▶ **PROVIDED PASSAGE**
One will get up in the morning, not to an alarm but to the voice of our personal AI as it electronically pulls back the vertical blinds telling us what is on the agenda for the day in terms of appointments, provides traffic reports and summaries of news items, and then after our morning devotions in the bathroom proceeds to provide you with a urine analysis and perhaps a blood pressure reading while reminding you to take your meds. Later in the day as it monitors your freezer and cupboards it will order your groceries and arrange for delivery. At the end of your day, it will engage you in conversation more like a friend than a personal planner. Such a world of convenience, dependence, and personal enhancement will satisfy many. 

Of course, how one will pay for all of this is a good question. Historically, technological change has displaced workers but also created many new jobs, especially services. However, much of that early technological change displaced human muscle as it automated production processes. Today, the future seems to be one where many of the tasks done by the human mind can be replaced. However, if one does not need the human mind to provide a service or function, one does not need a human at all, so how will that human earn a living to consume the bounty of the new age? Are we looking at a universal basic income for all and a life of leisure?

▶ **RECORDED INFORMATION**
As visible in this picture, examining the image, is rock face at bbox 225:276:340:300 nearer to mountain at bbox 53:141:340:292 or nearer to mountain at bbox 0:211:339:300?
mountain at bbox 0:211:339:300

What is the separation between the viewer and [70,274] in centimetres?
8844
---
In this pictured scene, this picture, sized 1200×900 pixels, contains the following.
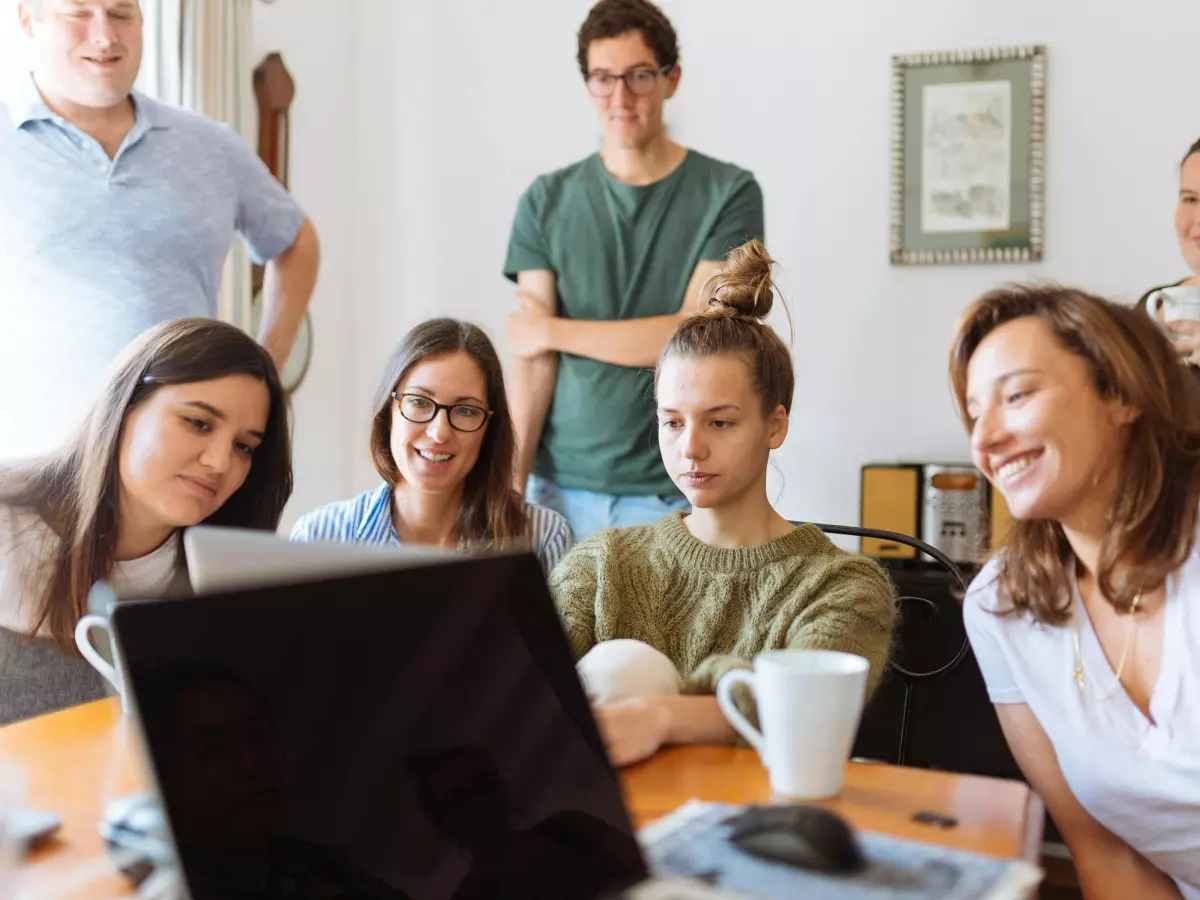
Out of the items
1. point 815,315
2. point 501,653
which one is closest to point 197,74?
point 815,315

▶ **ACTIONS TO TAKE**
[1] In the passage about life with a personal AI, what will the AI do after monitoring your freezer and cupboards?
[2] Rewrite the passage about life with a personal AI, starting with "Of course, how" and going on through "life of leisure?", and swap "technological change" for "technical progress".
[3] Write the next part of the passage about life with a personal AI, picking up right after its final sentence.

▶ **REPLIES**
[1] It will order your groceries and arrange for delivery.

[2]
Of course, how one will pay for all of this is a good question. Historically, technical progress has displaced workers but also created many new jobs, especially services. However, much of that early technical progress displaced human muscle as it automated production processes. Today, the future seems to be one where many of the tasks done by the human mind can be replaced. However, if one does not need the human mind to provide a service or function, one does not need a human at all, so how will that human earn a living to consume the bounty of the new age? Are we looking at a universal basic income for all and a life of leisure?

[3]
One suspects that the creators of the new technology have not given up their right to make a profit and accumulate wealth, but how some of that productivity ultimately transfers to spending power for the masses is worth considering. We have not thought out the economic and social impacts of the change we are unleashing when one provides not just a computer but a machine that replicates the human mind. 

This is the darker vision of Frank Herbert’s prequels to the Dune series. The world of Dune has no computers because of what happened when intelligent machines exploited human dependency and weakness and the Cymeks proceed to conquer and enslave the human universe. The last surviving free humans led by Serena Butler ignite a conflict known as the Butlerian Jihad, which becomes a crusade to purge the human universe of the uber-AI known as Omnius. Of course, humans ultimately win the conflict—after all, this is science fiction written by humans—but the new emerging world order is one that outlaws thinking machines. 

Thus in the Dune universe of Paul Atreides, the religious and social conventions of the era outlaw computers as summarized by the edict “Thou shalt not make a machine in the likeness of a human mind.” Human minds are freed from dependence on machines and soar to new heights with the computational and analytical roles of machines performed by humans known as Mentats. Mentats are specialized humans with prodigious memory, analytical, and computing skills who serve as advisors—essentially human computers. Their performance is enhanced by drugs of course showing that even in science fiction, it appears that opportunity cost is everywhere.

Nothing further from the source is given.